#### CHALLENGE:
Extend the ETL pipeline documentation below, picking up right after its last sentence.
[begin TEXT SEGMENT]
ETL Processing

Warning

This is a work in progress. The ETL pipeline is currently under development and may change in the future. The documentation is not up to date.

Instructions for defining ETL pipelines, and descriptions of base components

Dev Transformers

Factor-dependent transformers

We are often interested in output differences split out by the different factor values for each run. Instead of manually specifying what columns we are interested in, some transformers support the use of the $FACTORS$ tag in the ETL design files, which will automatically be expanded to the factor columns of the experiment.

The ETL pipeline provides the per-experiment factor information to the transformers in the dataframe as additional information. On the transformer side, the Transformer base class provides the _expand_factors helper to automatically expand $FACTORS$ into the right values. An example is provided below.

transformers:
- name: GroupByAggTransformer
  data_columns:
  - accuracy
  - total_time
  groupby_columns:
  - exp_name
  - audit
  - $FACTORS$ # will be expanded to factor_columns of the experiment

The $FACTORS$ tag must be explicitly provided as a column value to be expanded to the experiment factors. For an example, see GroupByAggTransformer.

Dev Super ETL

Doe suite supports the definition of suite-transcending (super-suite) ETL pipelines that combines experiments from multiple suites, which we refer to as super ETL.

Pipeline configs are defined in doe-suite-config/super_etl and can be run similar to regular etl, using # TODO [nku] needs to use makefile in commands

poetry run python src/super_etl.py --config pipeline

Custom output location

The default option is to place results in doe-suite-results/super_etl. This may be overridden using the output_path option to specify a base directory for outputs. In the following example, a pipeline named pipeline outputs a file plot.pdf defined in config.yml.

poetry run python src/super_etl.py --config config --output_path {paper_dir}
# (Over)writes: paper_dir/config/plot.pdf

In the base directory, subdirectories per-pipeline and per-config file can be created using --output_dir_config_name_disabled and output_dir_pipeline.

poetry run python src/super_etl.py --config config --output_path {paper_dir} --output_dir_config_name_disabled
# (Over)writes: paper_dir/plot.pdf

poetry run python src/super_etl.py --config config --output_path {paper_dir} --output_dir_pipeline
# (Over)writes: paper_dir/config/pipeline/plot.pdf

poetry run python src/super_etl.py --config_name config --output_path {paper_dir} --output_dir_config_name_disabled --output_dir_pipeline
# (Over)writes: paper_dir/pipeline/plot.df

The default is to create a directory for each config file, but not for each pipeline as generally the output files have the pipeline name. This translates to output_dir_config_name_disabled=False and output_dir_pipeline=True.
[end TEXT SEGMENT]
[begin STORED ROWS]
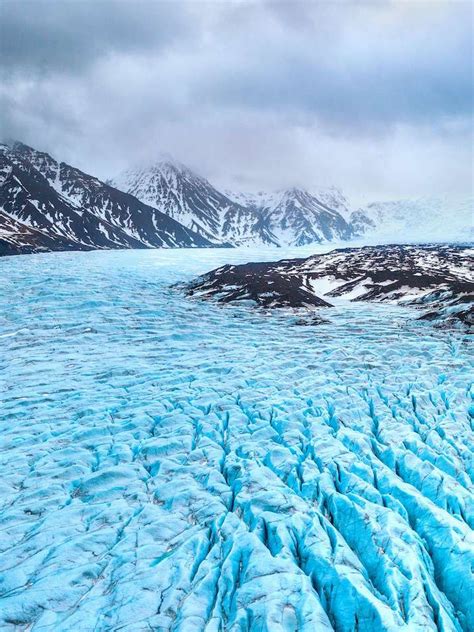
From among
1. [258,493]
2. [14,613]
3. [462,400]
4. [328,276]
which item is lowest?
[14,613]

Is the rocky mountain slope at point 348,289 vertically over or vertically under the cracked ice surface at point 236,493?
over

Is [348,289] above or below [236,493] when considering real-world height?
above

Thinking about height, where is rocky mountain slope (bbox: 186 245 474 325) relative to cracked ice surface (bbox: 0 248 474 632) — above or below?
above

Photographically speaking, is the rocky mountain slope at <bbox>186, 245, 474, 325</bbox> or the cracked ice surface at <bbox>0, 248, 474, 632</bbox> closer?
the cracked ice surface at <bbox>0, 248, 474, 632</bbox>

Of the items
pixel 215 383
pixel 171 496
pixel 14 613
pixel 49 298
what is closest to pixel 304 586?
pixel 171 496

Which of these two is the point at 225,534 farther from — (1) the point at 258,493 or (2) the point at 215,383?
(2) the point at 215,383

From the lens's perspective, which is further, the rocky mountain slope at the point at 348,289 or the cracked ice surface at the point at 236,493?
the rocky mountain slope at the point at 348,289

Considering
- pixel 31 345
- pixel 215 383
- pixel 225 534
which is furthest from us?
pixel 31 345

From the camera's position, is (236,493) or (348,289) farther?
(348,289)
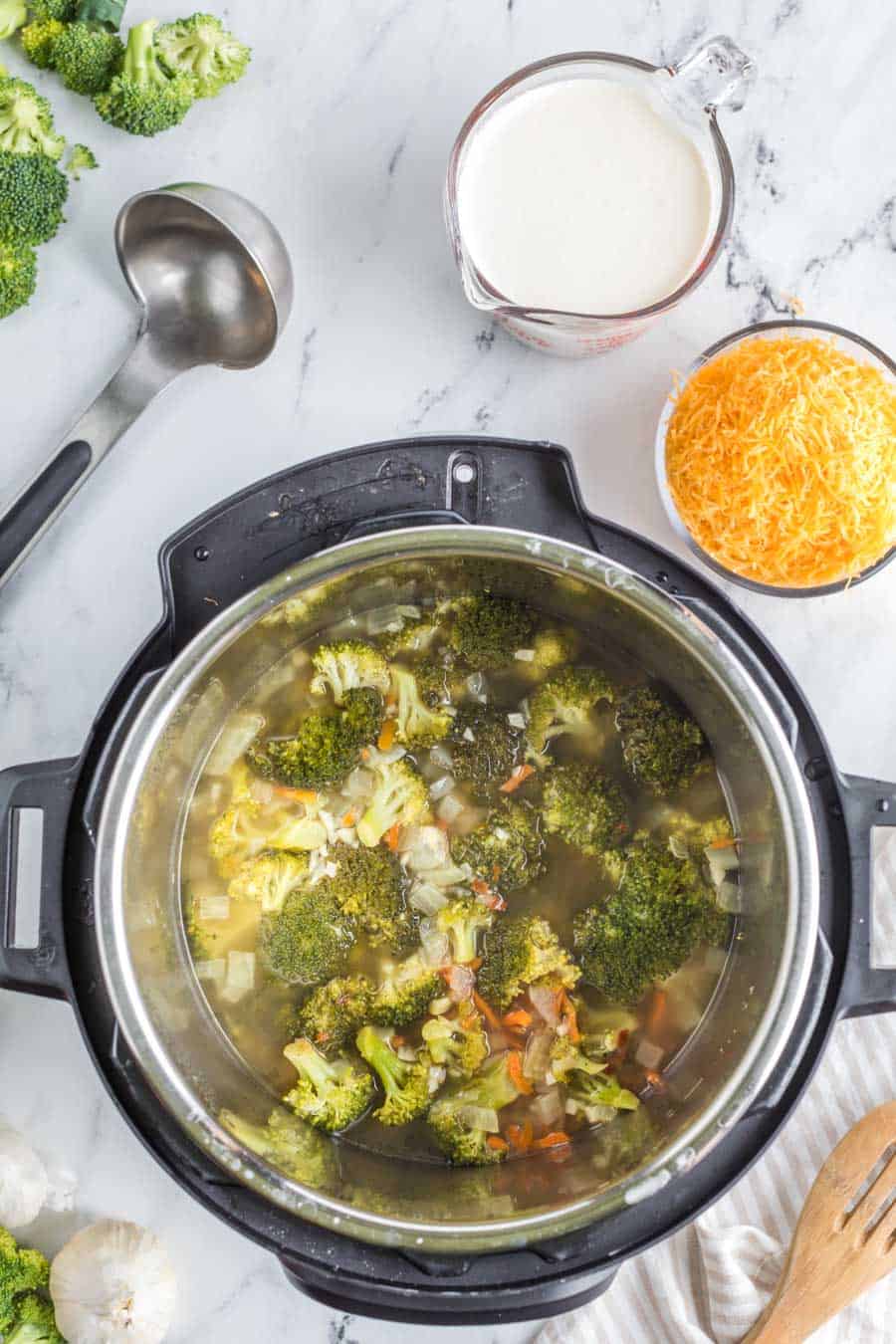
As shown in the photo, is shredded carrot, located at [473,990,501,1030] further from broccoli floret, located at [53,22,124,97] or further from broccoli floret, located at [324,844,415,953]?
broccoli floret, located at [53,22,124,97]

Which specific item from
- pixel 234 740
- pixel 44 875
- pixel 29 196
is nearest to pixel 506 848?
pixel 234 740

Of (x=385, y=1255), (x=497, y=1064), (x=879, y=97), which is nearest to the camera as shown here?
(x=385, y=1255)

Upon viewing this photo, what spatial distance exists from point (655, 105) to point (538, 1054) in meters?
1.29

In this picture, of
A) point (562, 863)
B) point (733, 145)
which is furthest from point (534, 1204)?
point (733, 145)

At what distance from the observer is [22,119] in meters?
1.68

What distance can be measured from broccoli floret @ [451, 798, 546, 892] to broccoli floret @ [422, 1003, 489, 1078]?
0.19 meters

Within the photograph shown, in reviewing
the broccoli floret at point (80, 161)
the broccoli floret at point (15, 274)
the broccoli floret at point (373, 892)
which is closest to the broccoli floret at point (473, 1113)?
the broccoli floret at point (373, 892)

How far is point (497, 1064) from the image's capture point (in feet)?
5.49

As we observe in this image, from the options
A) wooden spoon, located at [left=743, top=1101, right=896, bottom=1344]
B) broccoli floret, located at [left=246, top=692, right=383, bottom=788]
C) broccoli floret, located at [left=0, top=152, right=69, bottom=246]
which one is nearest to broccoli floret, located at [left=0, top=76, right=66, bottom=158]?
broccoli floret, located at [left=0, top=152, right=69, bottom=246]

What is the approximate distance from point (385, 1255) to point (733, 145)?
159cm

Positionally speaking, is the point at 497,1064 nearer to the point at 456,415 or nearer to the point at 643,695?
the point at 643,695

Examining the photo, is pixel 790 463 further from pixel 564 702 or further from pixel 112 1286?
pixel 112 1286

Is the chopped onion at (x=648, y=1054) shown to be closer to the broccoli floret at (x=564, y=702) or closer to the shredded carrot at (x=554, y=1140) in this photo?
the shredded carrot at (x=554, y=1140)

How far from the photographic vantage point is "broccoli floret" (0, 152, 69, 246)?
5.49 ft
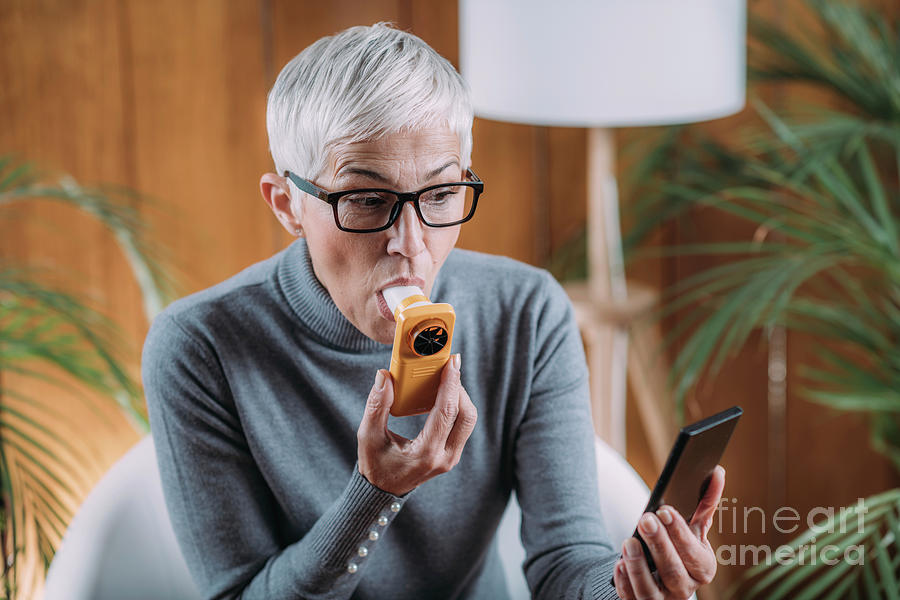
[end STORED ROWS]
#### RESULT FOR THIS EXERCISE:
Config changes

There are two changes compared to a regular ETL pipeline. First is is the experiments key. experiment now contains a dict of suites with a list of the experiments of those suites to include. Note that the other keys of the pipeline transformers, loaders and extractors stay the same and can therefore often be easily copy-pasted.

$ETL$:
  pipeline_name:
    experiments:
      suite_1: [ exp_1 ]
      suite_2: [ exp_2, exp_3 ]
    ...transformers, loaders, extractors etc.

The second change is that the runs must be specified to load data from in the form of the suite_id. The suite_id can be specified per-suite and per-experiment. Specifying suite ids per-suite:

$SUITE_ID$:
  suite_1: 1648453067
  suite_2: 1651052734

Experiment-specific suite ids

$SUITE_ID$:
  suite_1: 1648453067
  suite_2:
    exp_1: 1651052734
    exp_2: 1651052743

Use the $DEFAULT$ key to specify a default:

$SUITE_ID$:
  suite_1: 1648453067
  suite_2:
    $DEFAULT$: 1651052734
    exp_2: 1651052743

Full example:

$SUITE_ID$:
  suite_1: 1648453067
  suite_2: 1651052734

$ETL$:
  pipeline_name:
    experiments:
      suite_1: [ exp_1 ]
      suite_2: [ exp_2, exp_3 ]
    extractors:
      JsonExtractor: {} # with default file_regex
      ErrorExtractor: {} # if a non-empty file exists matching the default regex -> then we throw an error using the ErrorExtractor
      IgnoreExtractor: {} # since we want that each file is processed by an extractor, we provide the IgnoreExtractor which can be used to ignore certain files. (e.g., stdout)
    transformers:
      - name: RepAggTransformer # aggregate over all repetitions of a run and calc `mean`, `std`, etc.
        data_columns: [latency] # the names of the columns in the dataframe that contain the measurements
    loaders:
      CsvSummaryLoader: # write the transformed detl_info["suite_dir"]ataframe across the whole experiment as a csv file
        output_dir: "pipeline1" # write results into an output dir
      DemoLatencyPlotLoader: # create a plot based on project-specific plot loader
        output_dir: "pipeline1" # write results into an output dir

Jupyter Notebook support

The below code snippet can be used to use an ETL pipeline in a notebook for quick debugging and analysis. The ETL’s loaders are skipped and instead the DataFrame is returned (that would have been processed by the loaders). Simply call super_etl.run_multi_suite("pipeline.yml", return_df=True) to return the dataframe.

Full example

 %env DOES_PROJECT_DIR= # place correct dir here
 import sys
 import os
 sys.path.insert(0, os.path.abspath('doe-suite/doespy'))
 display(sys.path)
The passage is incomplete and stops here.